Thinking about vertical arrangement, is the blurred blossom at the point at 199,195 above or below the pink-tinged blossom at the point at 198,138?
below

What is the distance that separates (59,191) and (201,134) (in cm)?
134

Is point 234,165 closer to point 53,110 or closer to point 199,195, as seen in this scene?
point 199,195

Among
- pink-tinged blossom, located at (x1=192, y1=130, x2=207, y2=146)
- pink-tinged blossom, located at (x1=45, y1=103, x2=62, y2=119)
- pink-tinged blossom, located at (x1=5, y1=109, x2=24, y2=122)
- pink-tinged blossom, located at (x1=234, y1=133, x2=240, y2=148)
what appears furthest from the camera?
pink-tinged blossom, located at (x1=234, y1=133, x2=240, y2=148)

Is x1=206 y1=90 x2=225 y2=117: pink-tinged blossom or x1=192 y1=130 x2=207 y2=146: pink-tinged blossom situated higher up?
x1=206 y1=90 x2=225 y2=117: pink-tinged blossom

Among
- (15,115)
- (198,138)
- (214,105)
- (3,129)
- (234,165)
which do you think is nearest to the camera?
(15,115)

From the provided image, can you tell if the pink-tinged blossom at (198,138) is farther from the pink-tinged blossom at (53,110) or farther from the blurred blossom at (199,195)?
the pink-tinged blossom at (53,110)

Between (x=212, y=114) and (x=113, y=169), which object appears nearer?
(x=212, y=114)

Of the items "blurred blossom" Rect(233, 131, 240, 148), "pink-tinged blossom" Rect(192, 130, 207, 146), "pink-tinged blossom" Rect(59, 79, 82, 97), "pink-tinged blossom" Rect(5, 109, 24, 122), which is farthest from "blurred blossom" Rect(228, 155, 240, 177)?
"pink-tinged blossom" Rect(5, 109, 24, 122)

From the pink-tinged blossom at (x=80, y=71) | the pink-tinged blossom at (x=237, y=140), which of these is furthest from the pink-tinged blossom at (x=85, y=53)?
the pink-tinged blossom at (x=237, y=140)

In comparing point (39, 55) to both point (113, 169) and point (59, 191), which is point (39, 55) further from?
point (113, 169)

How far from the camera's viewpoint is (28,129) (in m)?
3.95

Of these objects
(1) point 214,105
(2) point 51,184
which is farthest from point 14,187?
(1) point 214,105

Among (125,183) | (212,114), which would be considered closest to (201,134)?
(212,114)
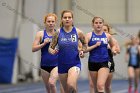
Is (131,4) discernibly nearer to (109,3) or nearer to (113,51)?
(109,3)

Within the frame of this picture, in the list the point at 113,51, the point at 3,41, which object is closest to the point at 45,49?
the point at 113,51

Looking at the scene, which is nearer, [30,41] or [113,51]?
[113,51]

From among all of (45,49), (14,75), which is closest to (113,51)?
(45,49)

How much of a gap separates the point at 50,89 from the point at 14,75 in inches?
566

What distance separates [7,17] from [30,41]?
204cm

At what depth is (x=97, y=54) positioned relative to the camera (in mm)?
9766

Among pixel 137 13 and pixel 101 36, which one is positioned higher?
pixel 137 13

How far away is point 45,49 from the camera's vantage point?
379 inches

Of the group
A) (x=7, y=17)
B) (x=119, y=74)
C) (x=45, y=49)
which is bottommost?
(x=119, y=74)

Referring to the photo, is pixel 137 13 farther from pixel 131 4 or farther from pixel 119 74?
pixel 119 74

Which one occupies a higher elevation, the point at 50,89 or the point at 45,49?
the point at 45,49

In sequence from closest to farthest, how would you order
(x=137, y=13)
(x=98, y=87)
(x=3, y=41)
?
(x=98, y=87), (x=3, y=41), (x=137, y=13)

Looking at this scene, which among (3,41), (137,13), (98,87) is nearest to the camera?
(98,87)

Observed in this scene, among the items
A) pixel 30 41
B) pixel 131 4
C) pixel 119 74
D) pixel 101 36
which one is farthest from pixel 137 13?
pixel 101 36
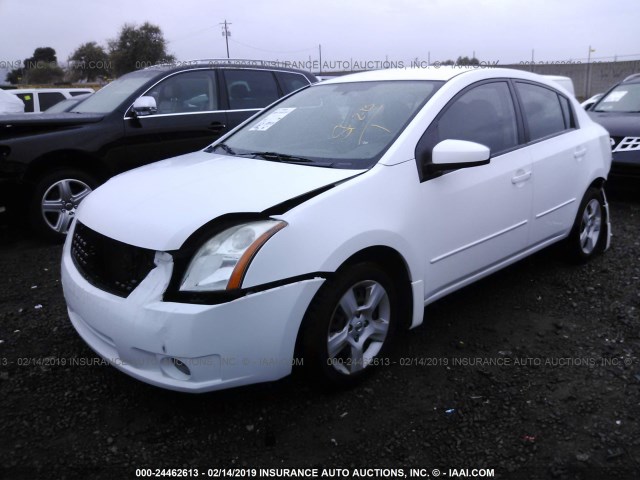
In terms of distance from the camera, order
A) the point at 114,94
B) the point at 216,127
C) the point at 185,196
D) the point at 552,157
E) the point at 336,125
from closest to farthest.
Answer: the point at 185,196 < the point at 336,125 < the point at 552,157 < the point at 114,94 < the point at 216,127

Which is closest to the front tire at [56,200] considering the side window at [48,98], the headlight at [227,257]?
the headlight at [227,257]

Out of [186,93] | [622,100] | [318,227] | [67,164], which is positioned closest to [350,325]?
[318,227]

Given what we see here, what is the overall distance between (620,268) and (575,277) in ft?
1.60

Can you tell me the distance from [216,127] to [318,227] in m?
3.86

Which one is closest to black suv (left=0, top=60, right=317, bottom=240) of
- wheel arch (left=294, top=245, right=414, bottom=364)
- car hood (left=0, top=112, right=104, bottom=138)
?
car hood (left=0, top=112, right=104, bottom=138)

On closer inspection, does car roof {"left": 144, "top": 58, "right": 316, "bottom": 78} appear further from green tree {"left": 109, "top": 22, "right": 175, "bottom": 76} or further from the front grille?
green tree {"left": 109, "top": 22, "right": 175, "bottom": 76}

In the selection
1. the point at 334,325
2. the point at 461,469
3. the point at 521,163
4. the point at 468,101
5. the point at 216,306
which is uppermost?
the point at 468,101

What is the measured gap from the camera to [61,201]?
518 centimetres

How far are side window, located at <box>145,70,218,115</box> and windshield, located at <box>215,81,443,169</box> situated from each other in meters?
2.26

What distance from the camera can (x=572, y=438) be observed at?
2.41 meters

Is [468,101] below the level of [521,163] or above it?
above

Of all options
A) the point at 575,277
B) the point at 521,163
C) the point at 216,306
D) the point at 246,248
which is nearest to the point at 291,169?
the point at 246,248

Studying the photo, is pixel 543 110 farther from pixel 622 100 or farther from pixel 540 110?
pixel 622 100

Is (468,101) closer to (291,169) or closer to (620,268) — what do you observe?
(291,169)
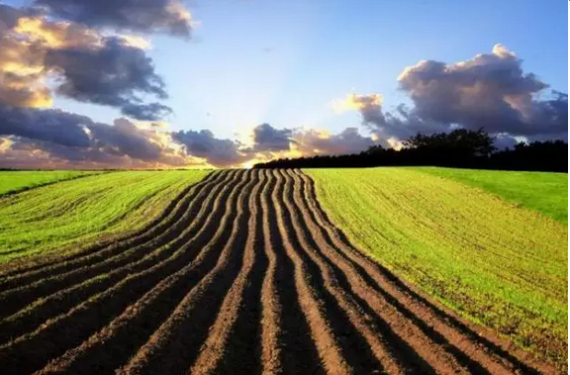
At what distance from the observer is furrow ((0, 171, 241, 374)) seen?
36.8ft

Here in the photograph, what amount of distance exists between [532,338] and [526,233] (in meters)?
17.2

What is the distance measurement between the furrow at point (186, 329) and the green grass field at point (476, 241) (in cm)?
640

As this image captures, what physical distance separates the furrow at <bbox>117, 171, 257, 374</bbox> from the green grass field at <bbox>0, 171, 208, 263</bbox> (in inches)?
266

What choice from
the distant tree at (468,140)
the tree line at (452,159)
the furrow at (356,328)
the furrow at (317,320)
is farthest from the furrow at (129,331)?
the distant tree at (468,140)

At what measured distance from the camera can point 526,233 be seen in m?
30.4

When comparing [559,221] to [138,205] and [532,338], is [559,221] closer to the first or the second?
[532,338]

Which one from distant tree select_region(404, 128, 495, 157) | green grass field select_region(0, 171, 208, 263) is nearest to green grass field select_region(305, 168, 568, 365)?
green grass field select_region(0, 171, 208, 263)

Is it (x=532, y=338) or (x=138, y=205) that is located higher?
(x=138, y=205)

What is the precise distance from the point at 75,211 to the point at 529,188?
103ft

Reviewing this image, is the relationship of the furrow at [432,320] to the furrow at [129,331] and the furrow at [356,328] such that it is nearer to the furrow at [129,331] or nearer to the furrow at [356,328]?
the furrow at [356,328]

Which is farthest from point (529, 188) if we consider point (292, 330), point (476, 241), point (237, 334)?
point (237, 334)

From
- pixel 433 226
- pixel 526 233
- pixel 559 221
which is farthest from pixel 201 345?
pixel 559 221

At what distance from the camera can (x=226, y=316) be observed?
1444cm

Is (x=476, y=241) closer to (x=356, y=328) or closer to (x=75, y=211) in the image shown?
(x=356, y=328)
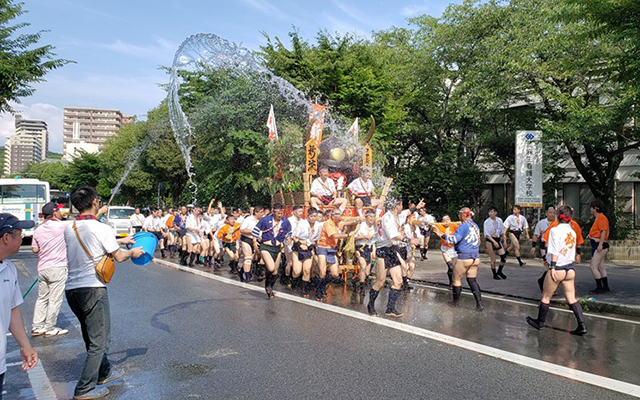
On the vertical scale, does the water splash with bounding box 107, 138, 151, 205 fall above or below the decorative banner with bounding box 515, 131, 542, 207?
above

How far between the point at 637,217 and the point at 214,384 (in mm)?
27452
──────────
- [Task]
Copy out the entries verbatim and leave the images out.

- [Worked solution]
Thinking about vertical arrangement, is the blurred blossom at the point at 199,195 above or below the pink-tinged blossom at the point at 198,138?
below

What is the distance that separates (59,191) and (201,134) (in cm)?
134

Is point 234,165 closer to point 53,110 or closer to point 199,195, as seen in this scene?
point 199,195

Among
- pink-tinged blossom, located at (x1=192, y1=130, x2=207, y2=146)
- pink-tinged blossom, located at (x1=45, y1=103, x2=62, y2=119)
- pink-tinged blossom, located at (x1=5, y1=109, x2=24, y2=122)
- pink-tinged blossom, located at (x1=234, y1=133, x2=240, y2=148)
what appears furthest from the camera?
pink-tinged blossom, located at (x1=234, y1=133, x2=240, y2=148)

Is x1=206 y1=90 x2=225 y2=117: pink-tinged blossom or x1=192 y1=130 x2=207 y2=146: pink-tinged blossom situated higher up?
x1=206 y1=90 x2=225 y2=117: pink-tinged blossom

Among
- (15,115)
- (198,138)
- (214,105)
- (3,129)
- (234,165)
which do you think is nearest to the camera?
(15,115)

From the provided image, can you tell if the pink-tinged blossom at (198,138) is farther from the pink-tinged blossom at (53,110) or farther from the blurred blossom at (199,195)?
the pink-tinged blossom at (53,110)

Between (x=212, y=114) and (x=113, y=169), which object appears nearer?
(x=212, y=114)

Of the items "blurred blossom" Rect(233, 131, 240, 148), "pink-tinged blossom" Rect(192, 130, 207, 146), "pink-tinged blossom" Rect(59, 79, 82, 97), "pink-tinged blossom" Rect(5, 109, 24, 122), which is farthest from "blurred blossom" Rect(228, 155, 240, 177)?
"pink-tinged blossom" Rect(5, 109, 24, 122)

From the pink-tinged blossom at (x=80, y=71) | the pink-tinged blossom at (x=237, y=140), which of these is furthest from the pink-tinged blossom at (x=85, y=53)?
the pink-tinged blossom at (x=237, y=140)

In comparing point (39, 55) to both point (113, 169) and point (59, 191), which is point (39, 55) further from?
point (113, 169)

How far from the camera's viewpoint is (28,129) (in m)?
3.95

Of these objects
(1) point 214,105
(2) point 51,184
which is farthest from point 14,187?
(1) point 214,105

Among (125,183) | (212,114), which would be considered closest to (201,134)?
(212,114)
Is (131,4) discernibly nearer to (109,3) or nearer to (113,51)?
(109,3)

Within the frame of this picture, in the list the point at 113,51, the point at 3,41, which object is closest to the point at 45,49?
the point at 113,51

Looking at the scene, which is nearer, [30,41] or [113,51]?
[113,51]

From among all of (45,49), (14,75), which is closest to (113,51)?
(45,49)

How much of a gap separates the point at 50,89 from the point at 14,75 in inches?
566

What distance separates [7,17] from [30,41]?
204cm

At what depth is (x=97, y=54) positioned relative to the camera (in mm)?
9766

Among pixel 137 13 and pixel 101 36, which one is positioned higher?
pixel 137 13

How far away is point 45,49 from the camera's vantage point?
379 inches

Of the group
A) (x=7, y=17)
B) (x=119, y=74)
C) (x=45, y=49)
which is bottommost?
(x=119, y=74)

Referring to the photo, is pixel 137 13 farther from pixel 131 4 or farther from pixel 119 74?
pixel 119 74

Which one occupies a higher elevation, the point at 50,89 or the point at 45,49?
the point at 45,49

In sequence from closest to farthest, how would you order
(x=137, y=13)
(x=98, y=87)
(x=3, y=41)
?
(x=98, y=87), (x=3, y=41), (x=137, y=13)

Looking at this scene, which among (3,41), (137,13), (98,87) is nearest to the camera?
(98,87)

Observed in this scene, among the items
A) pixel 30 41
B) pixel 131 4
C) pixel 119 74
D) pixel 101 36
which one is farthest from pixel 137 13?
pixel 101 36
In terms of distance from the camera, order
A) the point at 114,94
B) the point at 216,127
C) the point at 185,196
D) the point at 552,157
E) the point at 336,125
from closest to farthest.
Answer: the point at 185,196 < the point at 336,125 < the point at 552,157 < the point at 114,94 < the point at 216,127

Which is closest to the front tire at [56,200] considering the side window at [48,98], the headlight at [227,257]?
the headlight at [227,257]

Out of [186,93] | [622,100] | [318,227] | [67,164], which is positioned closest to [350,325]?
[318,227]

Given what we see here, what is the overall distance between (620,268) and (575,277) in ft?
1.60

Can you tell me the distance from [216,127] to [318,227] in m?
3.86

Which one is closest to black suv (left=0, top=60, right=317, bottom=240) of
- wheel arch (left=294, top=245, right=414, bottom=364)
- car hood (left=0, top=112, right=104, bottom=138)
?
car hood (left=0, top=112, right=104, bottom=138)

On closer inspection, does car roof {"left": 144, "top": 58, "right": 316, "bottom": 78} appear further from green tree {"left": 109, "top": 22, "right": 175, "bottom": 76} or further from the front grille?
green tree {"left": 109, "top": 22, "right": 175, "bottom": 76}

In the selection
1. the point at 334,325
2. the point at 461,469
3. the point at 521,163
4. the point at 468,101
5. the point at 216,306
which is uppermost?
the point at 468,101

What is the measured gap from the camera to [61,201]?
518 centimetres

How far are side window, located at <box>145,70,218,115</box> and windshield, located at <box>215,81,443,169</box> situated from each other in meters?
2.26

What distance from the camera can (x=572, y=438) be observed at?
2.41 meters

Is [468,101] below the level of [521,163] or above it?
above

Of all options
A) the point at 575,277
B) the point at 521,163
C) the point at 216,306
D) the point at 246,248
which is nearest to the point at 291,169?
the point at 246,248

Studying the photo, is pixel 543 110 farther from pixel 622 100 or farther from pixel 540 110?
pixel 622 100

Is (468,101) closer to (291,169) or closer to (620,268) — what do you observe?
(291,169)
At what distance from the observer is furrow ((0, 171, 241, 374)) seen?
36.8ft

Here in the photograph, what amount of distance exists between [532,338] and [526,233] (in meters)?
17.2

What is the distance measurement between the furrow at point (186, 329) and the green grass field at point (476, 241) (in cm)?
640

As this image captures, what physical distance separates the furrow at <bbox>117, 171, 257, 374</bbox> from the green grass field at <bbox>0, 171, 208, 263</bbox> (in inches)?
266

What choice from
the distant tree at (468,140)
the tree line at (452,159)
the furrow at (356,328)
the furrow at (317,320)
is farthest from the furrow at (129,331)?
the distant tree at (468,140)

At what measured distance from the camera can point 526,233 be seen in m?
30.4

When comparing [559,221] to [138,205] and [532,338], is [559,221] closer to the first or the second?
[532,338]

Which one from distant tree select_region(404, 128, 495, 157) | green grass field select_region(0, 171, 208, 263) is nearest to green grass field select_region(305, 168, 568, 365)?
green grass field select_region(0, 171, 208, 263)

Is it (x=532, y=338) or (x=138, y=205) that is located higher?
(x=138, y=205)

What is the precise distance from the point at 75,211 to the point at 529,188?
103ft

Reviewing this image, is the relationship of the furrow at [432,320] to the furrow at [129,331] and the furrow at [356,328] such that it is nearer to the furrow at [129,331] or nearer to the furrow at [356,328]?
the furrow at [356,328]

Which is farthest from point (529, 188) if we consider point (292, 330), point (476, 241), point (237, 334)?
point (237, 334)

From
- pixel 433 226
- pixel 526 233
- pixel 559 221
which is farthest from pixel 201 345?
pixel 559 221

At what distance from the camera can (x=226, y=316) be observed?
1444cm

Is (x=476, y=241) closer to (x=356, y=328) or closer to (x=75, y=211) in the image shown?
(x=356, y=328)
On the vertical scale, does the water splash with bounding box 107, 138, 151, 205 fall above or below the decorative banner with bounding box 515, 131, 542, 207?
above

How far between the point at 637,217 and the point at 214,384 (in mm)?
27452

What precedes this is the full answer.